● **WHAT YOU SHOULD DO**: Copy all of the records below word for word, leaving out the pictures.

━━━ DATA EXCERPTS ━━━

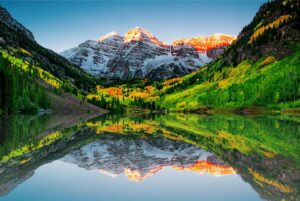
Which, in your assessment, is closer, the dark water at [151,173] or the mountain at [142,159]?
the dark water at [151,173]

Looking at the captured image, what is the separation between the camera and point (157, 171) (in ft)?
65.4

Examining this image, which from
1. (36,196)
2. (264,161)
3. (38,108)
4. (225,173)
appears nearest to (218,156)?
(264,161)

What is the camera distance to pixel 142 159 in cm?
2423

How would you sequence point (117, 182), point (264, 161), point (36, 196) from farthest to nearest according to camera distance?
1. point (264, 161)
2. point (117, 182)
3. point (36, 196)

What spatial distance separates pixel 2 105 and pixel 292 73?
14382 cm

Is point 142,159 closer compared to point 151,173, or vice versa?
point 151,173

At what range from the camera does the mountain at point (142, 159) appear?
20.0 meters

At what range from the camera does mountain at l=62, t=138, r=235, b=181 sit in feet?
65.7

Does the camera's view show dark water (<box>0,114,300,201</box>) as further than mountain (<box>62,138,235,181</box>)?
No

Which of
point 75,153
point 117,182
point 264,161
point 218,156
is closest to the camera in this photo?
point 117,182

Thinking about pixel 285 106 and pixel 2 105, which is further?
pixel 285 106

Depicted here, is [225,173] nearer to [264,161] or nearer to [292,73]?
[264,161]

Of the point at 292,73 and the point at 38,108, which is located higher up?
the point at 292,73

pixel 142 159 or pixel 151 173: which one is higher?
pixel 142 159
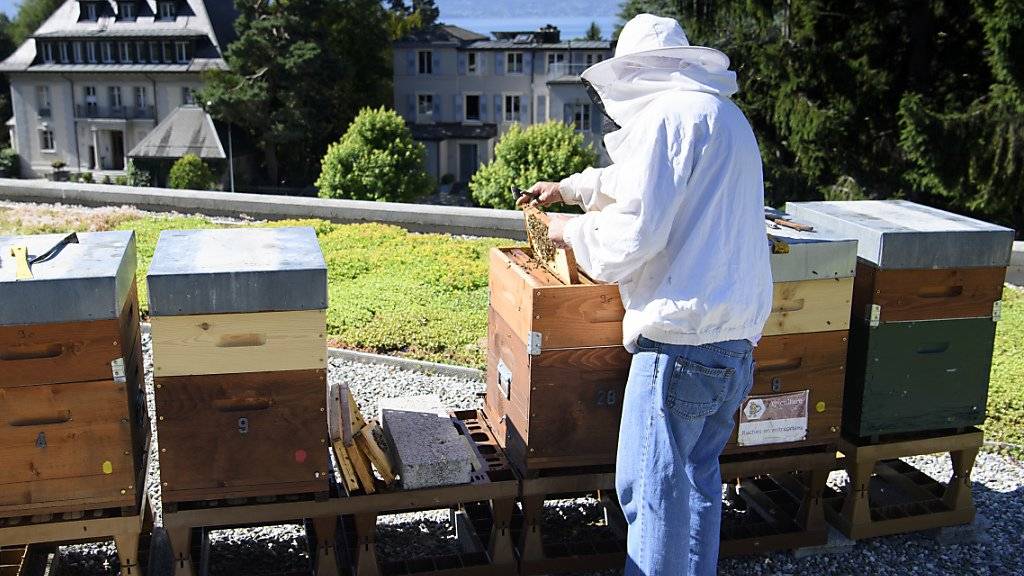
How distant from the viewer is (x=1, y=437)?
3342 mm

━━━

● **SOLUTION FOR THIS PROBLEM**:
Which, in your assessment, is closer, the dark water at [151,173] or the mountain at [142,159]?
the dark water at [151,173]

Looking at the captured image, what is the separation between the camera and point (157, 171) (in ft)?
65.4

Examining this image, which from
1. (36,196)
2. (264,161)
3. (38,108)
4. (225,173)
appears nearest to (218,156)?
(264,161)

What is the camera distance to pixel 142 159 in cm?
2423

How would you sequence point (117, 182), point (264, 161), point (36, 196) from farthest to nearest according to camera distance?
1. point (264, 161)
2. point (117, 182)
3. point (36, 196)

What spatial distance separates pixel 2 105 and pixel 292 73?
14382 cm

Is point 142,159 closer compared to point 151,173, or vice versa?
point 151,173

At what range from the camera does the mountain at point (142, 159) appear?
20.0 meters

At what range from the camera does mountain at l=62, t=138, r=235, b=181 sit in feet?
65.7

Does the camera's view show dark water (<box>0,114,300,201</box>) as further than mountain (<box>62,138,235,181</box>)?
No

Which of
point 75,153
point 117,182
point 264,161
point 218,156
is closest to the camera in this photo?
point 117,182

Thinking about pixel 285 106 and pixel 2 105, which is further?
pixel 285 106

Depicted here, is [225,173] nearer to [264,161] or nearer to [292,73]?
[264,161]

Of the point at 292,73 and the point at 38,108, which is located higher up?
the point at 292,73

pixel 142 159 or pixel 151 173: which one is higher?
pixel 142 159
How distant from the viewer is (x=1, y=437)?
3342 mm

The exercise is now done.